Цели ::
1. Перепечатайте из текста о портретах Ге фрагмент, который открывается словами, содержащими «Портретное творчество Ге», и завершается словами «против мертвенности ремесла.».
2. Какие десятилетия называются в тексте о портретах Ге? Перечислите все.

--- Текст документа ---

Портретное творчество Ге не встречало понимания у современников. В 1860-е годы он казался слишком архаичным, в 1870-е — избыточно эмоциональным и неряшливым, небрежным в своей живописи, в 1880-е — еретически смелым и потому непонятным. Неожиданность и смелость его композиционных решений принимали за ошибку и недомыслие. Портреты Ге критика не замечала, обходила молчанием или встречала недоумением. Они нашли своих ценителей лишь в лице участников «Мира искусства». А.Н.Бенуа видел в портретах Ге проблески гениальности, хотя и считал, что до «технической порядочности и правильного рисунка ему было безнадежно далеко»38. Но эти так называемые «небрежность» и «неумелость» портретов Ге — составляющий элемент его идеи «живой формы». Это протест против мертвенности ремесла.

--- Перечень записей ---

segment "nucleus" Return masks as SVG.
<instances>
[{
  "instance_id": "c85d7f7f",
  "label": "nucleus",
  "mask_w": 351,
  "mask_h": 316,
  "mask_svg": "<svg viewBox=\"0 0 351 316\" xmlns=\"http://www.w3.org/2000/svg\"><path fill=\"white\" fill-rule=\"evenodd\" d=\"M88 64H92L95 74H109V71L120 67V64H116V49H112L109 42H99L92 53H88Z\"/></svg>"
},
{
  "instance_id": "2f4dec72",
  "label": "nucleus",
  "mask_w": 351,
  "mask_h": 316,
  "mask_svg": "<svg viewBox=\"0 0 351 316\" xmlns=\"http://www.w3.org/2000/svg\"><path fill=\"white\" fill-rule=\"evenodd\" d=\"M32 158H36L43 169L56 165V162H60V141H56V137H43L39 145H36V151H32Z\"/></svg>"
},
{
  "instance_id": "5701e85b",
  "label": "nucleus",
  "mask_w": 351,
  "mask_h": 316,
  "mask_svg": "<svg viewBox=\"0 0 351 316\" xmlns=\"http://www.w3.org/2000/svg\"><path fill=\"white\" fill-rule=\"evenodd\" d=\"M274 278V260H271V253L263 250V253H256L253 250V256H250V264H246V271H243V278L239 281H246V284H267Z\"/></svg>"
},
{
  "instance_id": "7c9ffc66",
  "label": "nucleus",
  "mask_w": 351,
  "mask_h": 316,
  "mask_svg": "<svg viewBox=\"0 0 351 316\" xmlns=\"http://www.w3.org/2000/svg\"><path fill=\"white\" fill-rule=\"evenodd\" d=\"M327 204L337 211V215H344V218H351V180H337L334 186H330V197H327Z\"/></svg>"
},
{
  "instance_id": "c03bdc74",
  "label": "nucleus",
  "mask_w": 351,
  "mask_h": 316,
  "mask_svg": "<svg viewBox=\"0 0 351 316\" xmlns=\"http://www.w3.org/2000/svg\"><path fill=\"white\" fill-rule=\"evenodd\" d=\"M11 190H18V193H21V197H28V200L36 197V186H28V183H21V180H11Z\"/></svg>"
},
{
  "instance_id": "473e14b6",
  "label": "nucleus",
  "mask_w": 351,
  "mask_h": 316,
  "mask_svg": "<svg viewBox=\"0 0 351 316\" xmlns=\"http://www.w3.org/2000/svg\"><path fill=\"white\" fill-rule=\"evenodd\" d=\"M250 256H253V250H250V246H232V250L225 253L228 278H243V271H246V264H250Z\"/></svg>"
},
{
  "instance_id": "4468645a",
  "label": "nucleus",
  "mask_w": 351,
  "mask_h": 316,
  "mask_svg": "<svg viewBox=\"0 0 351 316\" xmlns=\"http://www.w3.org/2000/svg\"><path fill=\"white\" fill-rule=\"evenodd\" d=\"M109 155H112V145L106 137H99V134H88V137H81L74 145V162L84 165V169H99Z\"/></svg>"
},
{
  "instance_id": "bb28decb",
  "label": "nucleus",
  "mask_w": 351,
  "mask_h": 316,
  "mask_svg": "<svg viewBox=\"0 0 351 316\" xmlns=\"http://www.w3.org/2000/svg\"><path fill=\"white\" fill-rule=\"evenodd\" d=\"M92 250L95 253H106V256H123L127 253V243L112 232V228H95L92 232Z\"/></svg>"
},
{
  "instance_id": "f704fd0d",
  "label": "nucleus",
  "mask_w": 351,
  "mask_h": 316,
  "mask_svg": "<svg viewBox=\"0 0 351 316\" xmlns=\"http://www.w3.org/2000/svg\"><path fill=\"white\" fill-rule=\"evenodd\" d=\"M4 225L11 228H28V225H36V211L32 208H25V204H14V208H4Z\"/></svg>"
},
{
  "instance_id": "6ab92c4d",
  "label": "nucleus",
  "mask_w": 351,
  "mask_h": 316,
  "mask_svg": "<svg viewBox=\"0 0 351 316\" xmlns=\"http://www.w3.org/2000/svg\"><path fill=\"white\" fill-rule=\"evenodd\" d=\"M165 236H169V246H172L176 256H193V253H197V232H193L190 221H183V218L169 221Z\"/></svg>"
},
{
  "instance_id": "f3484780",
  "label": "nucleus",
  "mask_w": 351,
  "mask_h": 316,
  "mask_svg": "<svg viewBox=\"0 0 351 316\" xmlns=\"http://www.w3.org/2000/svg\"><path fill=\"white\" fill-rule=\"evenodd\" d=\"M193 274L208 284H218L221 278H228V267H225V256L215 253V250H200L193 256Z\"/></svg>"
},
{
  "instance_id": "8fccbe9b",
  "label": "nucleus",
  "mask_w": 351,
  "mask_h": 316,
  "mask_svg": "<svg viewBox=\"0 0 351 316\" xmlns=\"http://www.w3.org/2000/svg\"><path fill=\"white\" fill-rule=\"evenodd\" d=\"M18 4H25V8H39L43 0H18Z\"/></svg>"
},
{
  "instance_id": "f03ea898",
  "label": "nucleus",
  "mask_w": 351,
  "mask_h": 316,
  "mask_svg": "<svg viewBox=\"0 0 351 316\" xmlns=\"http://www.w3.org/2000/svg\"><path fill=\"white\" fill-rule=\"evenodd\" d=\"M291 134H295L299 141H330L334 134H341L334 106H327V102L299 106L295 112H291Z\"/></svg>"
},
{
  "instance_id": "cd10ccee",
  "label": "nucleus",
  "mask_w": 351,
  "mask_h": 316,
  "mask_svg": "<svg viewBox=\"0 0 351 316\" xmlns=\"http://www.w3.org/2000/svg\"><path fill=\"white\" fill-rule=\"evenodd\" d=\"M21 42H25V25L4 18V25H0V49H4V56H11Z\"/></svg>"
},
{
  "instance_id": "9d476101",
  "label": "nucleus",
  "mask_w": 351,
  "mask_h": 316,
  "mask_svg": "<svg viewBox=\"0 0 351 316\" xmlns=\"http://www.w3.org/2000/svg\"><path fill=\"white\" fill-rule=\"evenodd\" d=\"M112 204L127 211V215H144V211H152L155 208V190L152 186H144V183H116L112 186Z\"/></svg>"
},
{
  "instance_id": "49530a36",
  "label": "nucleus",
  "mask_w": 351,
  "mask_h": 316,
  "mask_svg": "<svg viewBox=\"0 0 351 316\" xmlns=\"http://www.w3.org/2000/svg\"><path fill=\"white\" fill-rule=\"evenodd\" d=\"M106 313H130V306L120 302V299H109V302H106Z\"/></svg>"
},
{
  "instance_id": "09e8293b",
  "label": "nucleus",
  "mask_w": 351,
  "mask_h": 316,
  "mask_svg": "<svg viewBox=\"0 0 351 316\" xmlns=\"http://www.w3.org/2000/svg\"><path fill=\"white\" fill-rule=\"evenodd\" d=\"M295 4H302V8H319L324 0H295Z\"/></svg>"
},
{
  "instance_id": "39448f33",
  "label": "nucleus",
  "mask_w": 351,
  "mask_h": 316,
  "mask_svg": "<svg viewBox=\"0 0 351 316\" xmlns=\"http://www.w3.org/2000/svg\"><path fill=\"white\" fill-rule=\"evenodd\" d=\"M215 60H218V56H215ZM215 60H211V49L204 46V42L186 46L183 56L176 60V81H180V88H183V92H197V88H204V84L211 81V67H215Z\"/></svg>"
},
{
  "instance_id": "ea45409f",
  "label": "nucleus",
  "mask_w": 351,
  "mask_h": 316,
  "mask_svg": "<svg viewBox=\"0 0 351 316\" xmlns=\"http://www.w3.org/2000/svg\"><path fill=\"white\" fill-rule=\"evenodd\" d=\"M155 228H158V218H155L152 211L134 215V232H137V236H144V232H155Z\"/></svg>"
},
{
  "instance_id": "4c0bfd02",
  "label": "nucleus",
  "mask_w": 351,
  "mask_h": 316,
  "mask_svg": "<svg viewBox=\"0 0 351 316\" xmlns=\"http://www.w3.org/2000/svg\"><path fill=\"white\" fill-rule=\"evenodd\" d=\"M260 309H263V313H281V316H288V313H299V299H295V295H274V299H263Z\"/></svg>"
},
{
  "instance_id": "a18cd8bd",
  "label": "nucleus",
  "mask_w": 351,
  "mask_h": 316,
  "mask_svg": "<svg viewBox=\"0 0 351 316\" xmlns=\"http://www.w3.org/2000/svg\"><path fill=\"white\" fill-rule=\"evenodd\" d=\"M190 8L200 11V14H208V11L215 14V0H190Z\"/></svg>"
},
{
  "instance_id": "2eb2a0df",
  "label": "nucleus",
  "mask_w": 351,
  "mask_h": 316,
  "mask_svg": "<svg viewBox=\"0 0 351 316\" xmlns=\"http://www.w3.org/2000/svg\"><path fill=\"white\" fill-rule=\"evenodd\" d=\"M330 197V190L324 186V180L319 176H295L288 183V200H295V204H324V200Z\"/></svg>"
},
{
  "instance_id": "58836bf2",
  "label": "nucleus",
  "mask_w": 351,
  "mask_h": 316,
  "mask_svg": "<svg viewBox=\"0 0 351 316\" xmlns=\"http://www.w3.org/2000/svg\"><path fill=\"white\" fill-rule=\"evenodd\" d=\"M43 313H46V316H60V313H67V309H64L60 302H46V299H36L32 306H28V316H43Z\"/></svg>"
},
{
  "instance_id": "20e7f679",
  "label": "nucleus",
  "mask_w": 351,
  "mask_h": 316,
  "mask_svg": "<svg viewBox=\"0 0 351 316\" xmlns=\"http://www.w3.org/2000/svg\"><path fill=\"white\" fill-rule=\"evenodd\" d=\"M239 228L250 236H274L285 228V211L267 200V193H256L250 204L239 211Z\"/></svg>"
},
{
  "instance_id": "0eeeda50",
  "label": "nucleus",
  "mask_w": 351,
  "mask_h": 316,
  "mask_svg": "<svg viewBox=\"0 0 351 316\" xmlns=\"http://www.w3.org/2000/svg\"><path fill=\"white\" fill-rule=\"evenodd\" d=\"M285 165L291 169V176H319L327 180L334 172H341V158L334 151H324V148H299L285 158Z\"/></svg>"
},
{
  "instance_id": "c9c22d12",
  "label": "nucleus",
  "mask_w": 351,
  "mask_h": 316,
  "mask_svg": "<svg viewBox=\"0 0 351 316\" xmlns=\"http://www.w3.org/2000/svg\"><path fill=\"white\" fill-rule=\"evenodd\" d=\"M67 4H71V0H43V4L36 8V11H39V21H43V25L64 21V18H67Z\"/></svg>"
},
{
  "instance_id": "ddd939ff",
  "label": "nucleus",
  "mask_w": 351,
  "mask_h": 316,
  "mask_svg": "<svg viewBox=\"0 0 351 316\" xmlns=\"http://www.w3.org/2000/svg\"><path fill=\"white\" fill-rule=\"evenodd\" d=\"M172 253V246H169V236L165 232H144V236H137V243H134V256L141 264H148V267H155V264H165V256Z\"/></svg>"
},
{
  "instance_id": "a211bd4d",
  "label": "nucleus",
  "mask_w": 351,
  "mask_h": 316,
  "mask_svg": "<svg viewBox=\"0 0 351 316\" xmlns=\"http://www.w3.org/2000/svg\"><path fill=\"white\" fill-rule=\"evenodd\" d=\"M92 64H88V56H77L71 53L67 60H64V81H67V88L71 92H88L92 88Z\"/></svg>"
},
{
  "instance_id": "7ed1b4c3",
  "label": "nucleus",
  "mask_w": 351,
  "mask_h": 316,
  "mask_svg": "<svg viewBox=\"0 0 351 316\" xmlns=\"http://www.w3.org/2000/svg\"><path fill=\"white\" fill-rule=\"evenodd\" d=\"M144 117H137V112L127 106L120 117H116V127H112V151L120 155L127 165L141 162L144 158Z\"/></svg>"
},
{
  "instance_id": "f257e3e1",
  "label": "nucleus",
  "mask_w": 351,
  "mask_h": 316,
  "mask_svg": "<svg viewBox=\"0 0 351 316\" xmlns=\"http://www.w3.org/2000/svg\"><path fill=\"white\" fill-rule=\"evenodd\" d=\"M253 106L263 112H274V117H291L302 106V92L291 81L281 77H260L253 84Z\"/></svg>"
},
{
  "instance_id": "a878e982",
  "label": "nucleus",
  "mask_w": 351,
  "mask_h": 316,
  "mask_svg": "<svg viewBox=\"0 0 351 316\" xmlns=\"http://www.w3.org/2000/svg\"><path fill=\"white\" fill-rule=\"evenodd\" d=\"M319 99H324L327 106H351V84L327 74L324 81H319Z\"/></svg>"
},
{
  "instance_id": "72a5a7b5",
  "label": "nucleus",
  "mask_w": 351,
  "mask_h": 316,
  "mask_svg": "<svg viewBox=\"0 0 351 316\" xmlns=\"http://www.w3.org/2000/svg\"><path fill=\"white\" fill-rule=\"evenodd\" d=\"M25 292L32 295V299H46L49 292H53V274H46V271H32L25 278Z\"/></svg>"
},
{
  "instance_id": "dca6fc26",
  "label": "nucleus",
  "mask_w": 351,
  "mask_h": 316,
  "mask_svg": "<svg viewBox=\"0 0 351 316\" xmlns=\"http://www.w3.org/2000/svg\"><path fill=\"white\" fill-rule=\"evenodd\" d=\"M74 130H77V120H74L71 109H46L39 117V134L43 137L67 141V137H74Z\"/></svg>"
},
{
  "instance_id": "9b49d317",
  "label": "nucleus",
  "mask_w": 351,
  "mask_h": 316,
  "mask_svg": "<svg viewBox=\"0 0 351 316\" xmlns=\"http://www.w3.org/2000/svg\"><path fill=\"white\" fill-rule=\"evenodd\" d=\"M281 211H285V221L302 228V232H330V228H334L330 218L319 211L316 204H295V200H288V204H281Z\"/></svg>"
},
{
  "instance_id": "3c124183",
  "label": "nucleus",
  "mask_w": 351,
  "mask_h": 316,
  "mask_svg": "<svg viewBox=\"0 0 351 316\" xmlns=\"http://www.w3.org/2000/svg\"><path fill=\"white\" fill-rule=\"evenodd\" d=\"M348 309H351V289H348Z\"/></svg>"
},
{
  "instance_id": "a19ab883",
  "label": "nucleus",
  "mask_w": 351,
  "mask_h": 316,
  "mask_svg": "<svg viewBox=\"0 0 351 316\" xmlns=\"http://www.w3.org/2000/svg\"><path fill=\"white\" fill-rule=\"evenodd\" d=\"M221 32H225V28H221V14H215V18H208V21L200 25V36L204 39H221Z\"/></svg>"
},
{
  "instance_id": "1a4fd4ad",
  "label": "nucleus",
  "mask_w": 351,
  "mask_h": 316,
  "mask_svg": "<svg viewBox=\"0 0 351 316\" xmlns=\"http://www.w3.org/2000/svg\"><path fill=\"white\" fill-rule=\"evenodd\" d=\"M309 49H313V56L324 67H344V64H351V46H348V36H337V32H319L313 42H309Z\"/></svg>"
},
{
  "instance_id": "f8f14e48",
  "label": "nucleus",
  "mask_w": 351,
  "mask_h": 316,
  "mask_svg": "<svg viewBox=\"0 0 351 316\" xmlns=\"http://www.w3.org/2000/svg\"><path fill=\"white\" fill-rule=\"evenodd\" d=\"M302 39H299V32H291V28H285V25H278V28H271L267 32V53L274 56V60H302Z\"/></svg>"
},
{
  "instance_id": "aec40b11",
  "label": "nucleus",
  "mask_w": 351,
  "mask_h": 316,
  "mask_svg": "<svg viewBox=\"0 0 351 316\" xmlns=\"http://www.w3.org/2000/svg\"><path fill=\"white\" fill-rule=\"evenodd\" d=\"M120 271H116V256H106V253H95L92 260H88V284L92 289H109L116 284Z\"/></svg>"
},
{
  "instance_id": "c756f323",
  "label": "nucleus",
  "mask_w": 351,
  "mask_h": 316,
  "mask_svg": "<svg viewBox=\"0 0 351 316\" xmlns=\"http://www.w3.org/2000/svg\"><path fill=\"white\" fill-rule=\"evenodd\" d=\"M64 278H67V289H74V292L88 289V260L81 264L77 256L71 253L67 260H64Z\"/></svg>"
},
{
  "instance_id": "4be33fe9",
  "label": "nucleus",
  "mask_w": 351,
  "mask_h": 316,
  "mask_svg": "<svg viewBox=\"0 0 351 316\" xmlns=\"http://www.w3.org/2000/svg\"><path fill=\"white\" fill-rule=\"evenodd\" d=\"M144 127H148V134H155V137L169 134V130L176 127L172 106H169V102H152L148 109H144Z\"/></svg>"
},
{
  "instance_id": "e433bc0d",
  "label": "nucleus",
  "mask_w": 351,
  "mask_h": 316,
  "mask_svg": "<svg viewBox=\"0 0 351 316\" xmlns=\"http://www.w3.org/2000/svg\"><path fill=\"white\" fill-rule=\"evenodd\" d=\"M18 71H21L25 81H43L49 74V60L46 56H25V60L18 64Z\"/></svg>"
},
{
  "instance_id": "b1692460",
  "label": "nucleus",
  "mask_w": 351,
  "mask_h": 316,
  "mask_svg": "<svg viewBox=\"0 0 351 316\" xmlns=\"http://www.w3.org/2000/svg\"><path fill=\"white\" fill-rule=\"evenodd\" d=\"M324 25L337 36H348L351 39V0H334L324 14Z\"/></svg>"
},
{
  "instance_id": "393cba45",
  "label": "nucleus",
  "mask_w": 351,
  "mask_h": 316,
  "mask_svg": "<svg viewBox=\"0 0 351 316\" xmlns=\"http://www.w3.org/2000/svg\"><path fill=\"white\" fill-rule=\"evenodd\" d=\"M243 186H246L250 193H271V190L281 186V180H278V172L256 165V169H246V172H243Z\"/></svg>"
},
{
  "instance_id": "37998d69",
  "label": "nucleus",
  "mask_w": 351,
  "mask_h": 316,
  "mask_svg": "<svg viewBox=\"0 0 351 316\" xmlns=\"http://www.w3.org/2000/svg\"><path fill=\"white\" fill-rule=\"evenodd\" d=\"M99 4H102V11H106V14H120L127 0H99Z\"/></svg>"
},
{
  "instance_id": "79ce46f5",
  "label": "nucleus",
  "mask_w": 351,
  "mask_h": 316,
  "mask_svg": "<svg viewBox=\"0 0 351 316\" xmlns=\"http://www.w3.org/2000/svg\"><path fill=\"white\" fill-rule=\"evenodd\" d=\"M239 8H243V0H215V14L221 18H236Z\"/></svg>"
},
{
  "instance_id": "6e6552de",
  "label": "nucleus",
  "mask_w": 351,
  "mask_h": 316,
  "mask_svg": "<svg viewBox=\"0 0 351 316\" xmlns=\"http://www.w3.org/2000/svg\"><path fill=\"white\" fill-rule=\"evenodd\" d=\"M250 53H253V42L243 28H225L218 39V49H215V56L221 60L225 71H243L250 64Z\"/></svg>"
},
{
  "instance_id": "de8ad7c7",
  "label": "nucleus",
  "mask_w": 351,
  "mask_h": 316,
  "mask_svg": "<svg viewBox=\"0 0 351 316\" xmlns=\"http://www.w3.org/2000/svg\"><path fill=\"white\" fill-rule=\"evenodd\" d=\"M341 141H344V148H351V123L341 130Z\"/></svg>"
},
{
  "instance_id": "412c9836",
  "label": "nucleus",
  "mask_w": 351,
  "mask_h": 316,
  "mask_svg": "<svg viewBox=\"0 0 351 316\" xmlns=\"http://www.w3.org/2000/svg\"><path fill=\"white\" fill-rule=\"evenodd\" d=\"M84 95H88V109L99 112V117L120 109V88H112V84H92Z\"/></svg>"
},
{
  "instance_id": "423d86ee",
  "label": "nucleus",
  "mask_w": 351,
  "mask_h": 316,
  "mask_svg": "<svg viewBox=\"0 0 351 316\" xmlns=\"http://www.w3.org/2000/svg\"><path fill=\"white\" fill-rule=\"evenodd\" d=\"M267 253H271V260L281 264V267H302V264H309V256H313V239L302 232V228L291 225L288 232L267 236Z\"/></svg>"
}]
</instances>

---

Решённые задачи ::
1.
Портретное творчество Ге не встречало понимания у современников. В 1860-е годы он казался слишком архаичным, в 1870-е — избыточно эмоциональным и неряшливым, небрежным в своей живописи, в 1880-е — еретически смелым и потому непонятным. Неожиданность и смелость его композиционных решений принимали за ошибку и недомыслие. Портреты Ге критика не замечала, обходила молчанием или встречала недоумением. Они нашли своих ценителей лишь в лице участников «Мира искусства». А.Н.Бенуа видел в портретах Ге проблески гениальности, хотя и считал, что до «технической порядочности и правильного рисунка ему было безнадежно далеко»38. Но эти так называемые «небрежность» и «неумелость» портретов Ге — составляющий элемент его идеи «живой формы». Это протест против мертвенности ремесла.

2. 1860-е, 1870-е, 1880-е